What is expected:
Pictures are to be left out; everything else in the records must be repeated exactly.

---------------

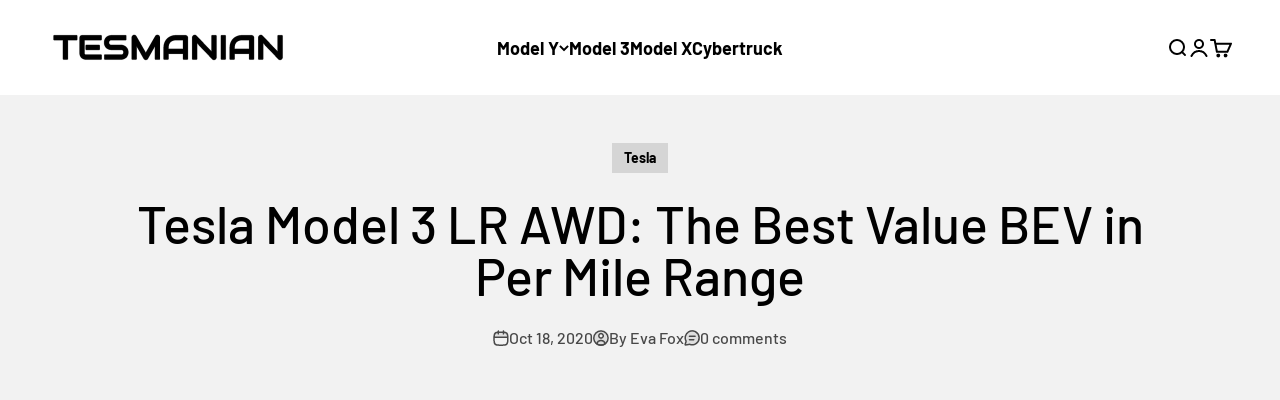

--- FILE ---
content_type: text/html; charset=utf-8
request_url: https://www.google.com/recaptcha/api2/aframe
body_size: 116
content:
<!DOCTYPE HTML><html><head><meta http-equiv="content-type" content="text/html; charset=UTF-8"></head><body><script nonce="4ofButeHrnwT2v95JOqWLg">/** Anti-fraud and anti-abuse applications only. See google.com/recaptcha */ try{var clients={'sodar':'https://pagead2.googlesyndication.com/pagead/sodar?'};window.addEventListener("message",function(a){try{if(a.source===window.parent){var b=JSON.parse(a.data);var c=clients[b['id']];if(c){var d=document.createElement('img');d.src=c+b['params']+'&rc='+(localStorage.getItem("rc::a")?sessionStorage.getItem("rc::b"):"");window.document.body.appendChild(d);sessionStorage.setItem("rc::e",parseInt(sessionStorage.getItem("rc::e")||0)+1);localStorage.setItem("rc::h",'1769510619513');}}}catch(b){}});window.parent.postMessage("_grecaptcha_ready", "*");}catch(b){}</script></body></html>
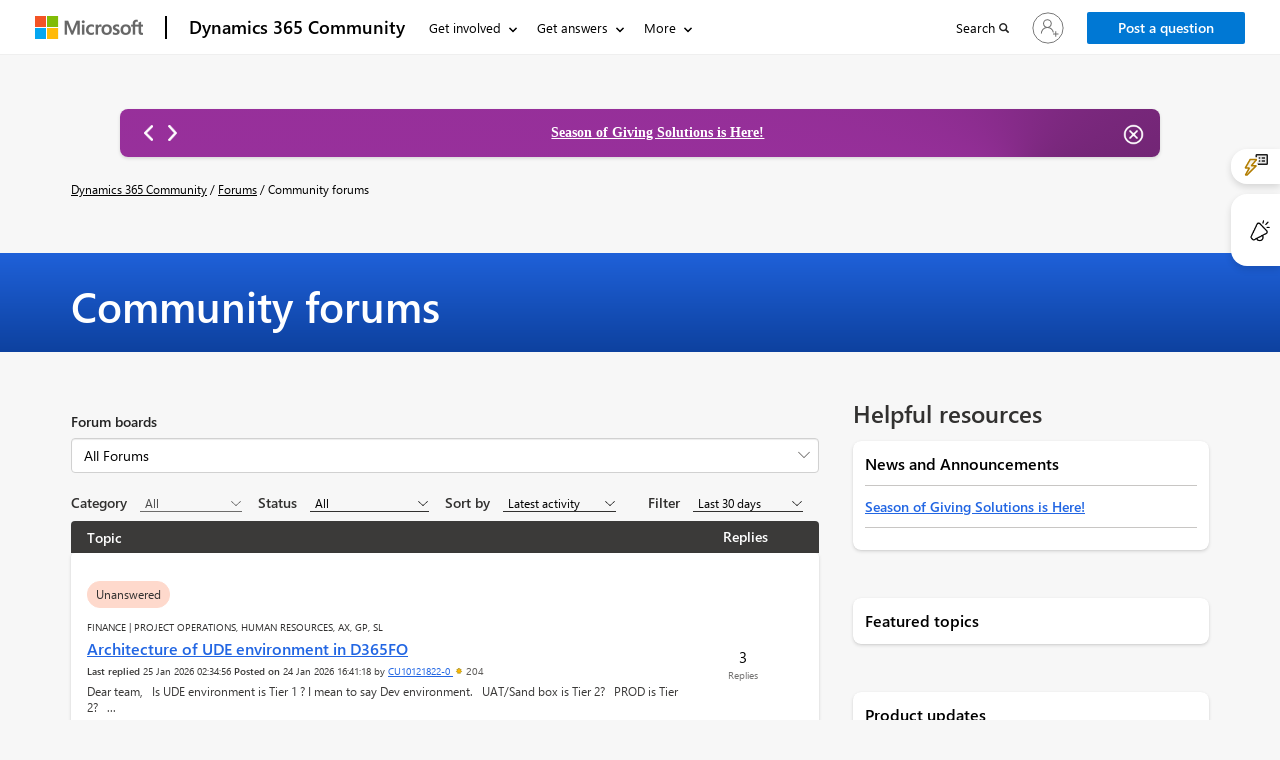

--- FILE ---
content_type: text/html; charset=utf-8
request_url: https://community.dynamics.com/_layout/tokenhtml?_=1769319910111
body_size: 207
content:
<input name="__RequestVerificationToken" type="hidden" value="hyBxQ3EJF8CjAUmNFxR7AVjHQ0Vv-xvD-vUQ6bvmMuyq9V79ZgHbBFS3l2238DC2z121iX5w8ts1t30-Bhm6E2aiQb0hOggIm_39fdKRNdQ1" />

---------------

Your solution:
--- FILE ---
content_type: text/html; charset=utf-8
request_url: https://www.google.com/recaptcha/api2/aframe
body_size: 116
content:
<!DOCTYPE HTML><html><head><meta http-equiv="content-type" content="text/html; charset=UTF-8"></head><body><script nonce="4ofButeHrnwT2v95JOqWLg">/** Anti-fraud and anti-abuse applications only. See google.com/recaptcha */ try{var clients={'sodar':'https://pagead2.googlesyndication.com/pagead/sodar?'};window.addEventListener("message",function(a){try{if(a.source===window.parent){var b=JSON.parse(a.data);var c=clients[b['id']];if(c){var d=document.createElement('img');d.src=c+b['params']+'&rc='+(localStorage.getItem("rc::a")?sessionStorage.getItem("rc::b"):"");window.document.body.appendChild(d);sessionStorage.setItem("rc::e",parseInt(sessionStorage.getItem("rc::e")||0)+1);localStorage.setItem("rc::h",'1769510619513');}}}catch(b){}});window.parent.postMessage("_grecaptcha_ready", "*");}catch(b){}</script></body></html>

--- FILE ---
content_type: text/html; charset=utf-8
request_url: https://community.dynamics.com/_layout/tokenhtml?_=1769319910111
body_size: 207
content:
<input name="__RequestVerificationToken" type="hidden" value="hyBxQ3EJF8CjAUmNFxR7AVjHQ0Vv-xvD-vUQ6bvmMuyq9V79ZgHbBFS3l2238DC2z121iX5w8ts1t30-Bhm6E2aiQb0hOggIm_39fdKRNdQ1" />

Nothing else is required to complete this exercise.